Elle vient enfin s'asseoir à côté de moi et pose sa tête sur mon épaule. Instinctivement, je passe mon bras autour d'elle et caresse ses cheveux.

— C'est juste lui qui est comme ça, continue-t-elle, j'ai fini de lui chercher des excuses. Il m'a toujours fait me sentir exclue parce qu'il pensait que je ne pouvais pas faire les mêmes choses que les garçons ! Il me disait toujours qu'il ne comprenait pas ce à quoi je m'intéressais et quand j'essayais de participer à ce qu'il faisait, il m'engueulait presque en disant que je pouvais pas, parce que je suis une fille.
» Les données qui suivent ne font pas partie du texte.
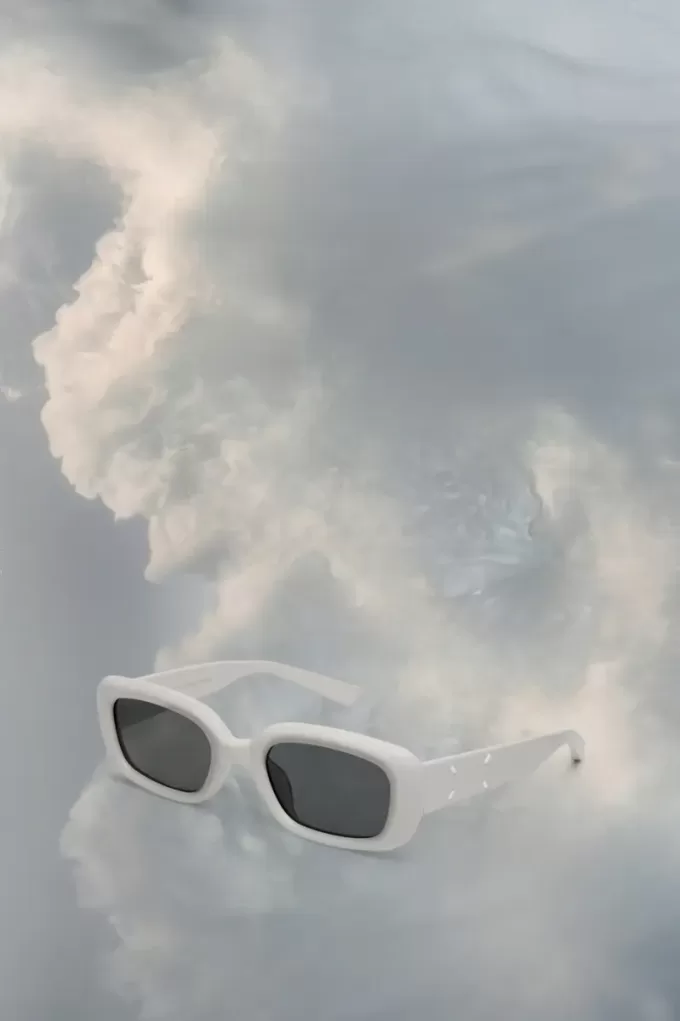 MM X Gentle Monster MM106 LEATHER MM X Gentle Monster MM106 LEATHER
— C'est ridicule... Je suis désolé que tu aies été confrontée à ça.

— Ouais... Un jour, je lui ai dit que je savais pas qu'il fallait avoir un pénis pour utiliser un gant de baseball, raconte-t-elle en se mettant à rire. Il m'a giflée et j'ai été punie pendant un mois entier, malgré les protestations de Maman.

Je ris à mon tour tandis qu'un frisson désagréable court le long de mon échine. Elle parle avec tellement de facilité du fait que son père l'a frappée, tout ça parce qu'elle en avait assez d'être laissée à l'écart. Mais le pire dans tout ça, c'est que je fais la même chose depuis une semaine.
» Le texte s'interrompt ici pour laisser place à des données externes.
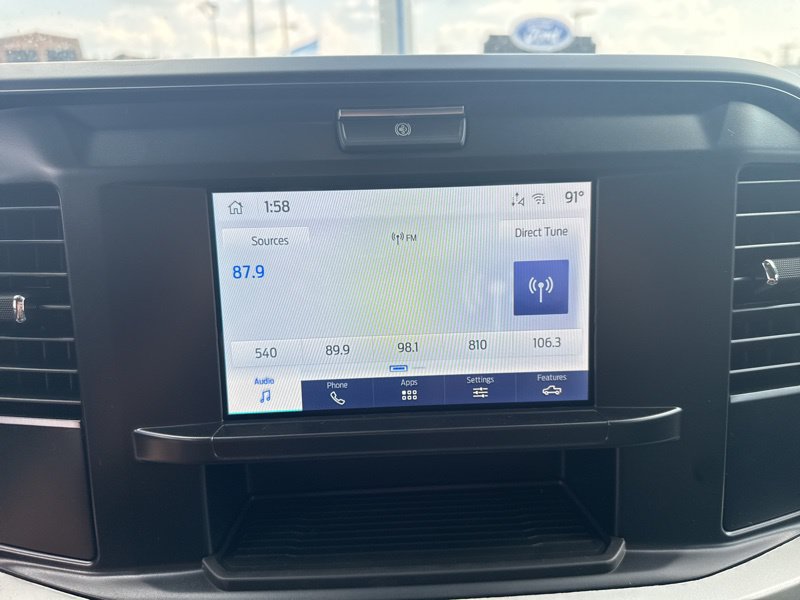 New 2026 Ford F-450SD Truck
— Quelqu'un est entré dans ta chambre, le soir de la fête, c'est ça ? finit-elle par demander. Clary a harcelé Jace mais il n'en a pas dit beaucoup... Pas tout ce qu'il savait, d'après elle.
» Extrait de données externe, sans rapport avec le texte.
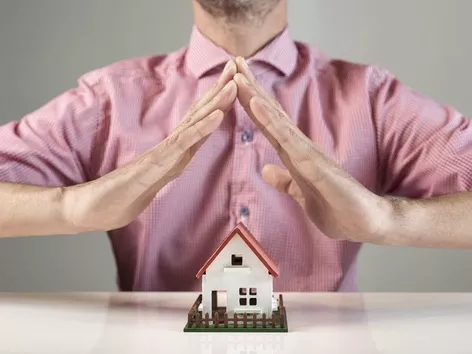 Window insurance against war risks: how to protect your home from drones and missiles?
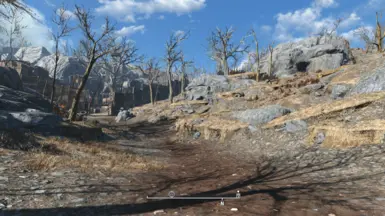 ALT Cave Entry Location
— Izzy, j'essaie d'être responsable, rien qu'une fois dans tout ce merdier ! Ne me force pas à le dire, s'il te plaît !

J'ai crié. Je voulais pas mais j'ai crié. Et je sens les larmes me monter aux yeux. Je voulais juste être un grand frère protecteur, ne pas lui mettre dans la tête qu'une espèce de dégénéré a osé faire quelque chose d'aussi dégueulasse dans la chambre à côté de la sienne.

— Dis-moi ce qui s'est passé, insiste-t-elle en se tournant vers moi. Je m'inquiète pour toi ! J'ai peur ! Jace a dit que tu allais bien mais... mais c'est pas vrai, tu vas pas bien ! T'as quitté la maison pendant cinq jours, tu refuses d'aller dans ta chambre et tu vas plus en cours. J'ai peur de ce qui s'est passé !

— Il s'est rien passé de grave, articulé-je difficilement pour la rassurer. Il a juste pris des photos de moi... Et elles... elles ont été accrochées à la fac.

J'essaie d'avoir un ton léger et d'empêcher ma voix de trembler mais elle ne peut pas ne pas voir que je suis à deux doigts de craquer. Tant pis, elle sait déjà que je suis assez détraqué pour ne plus pouvoir passer une simple porte.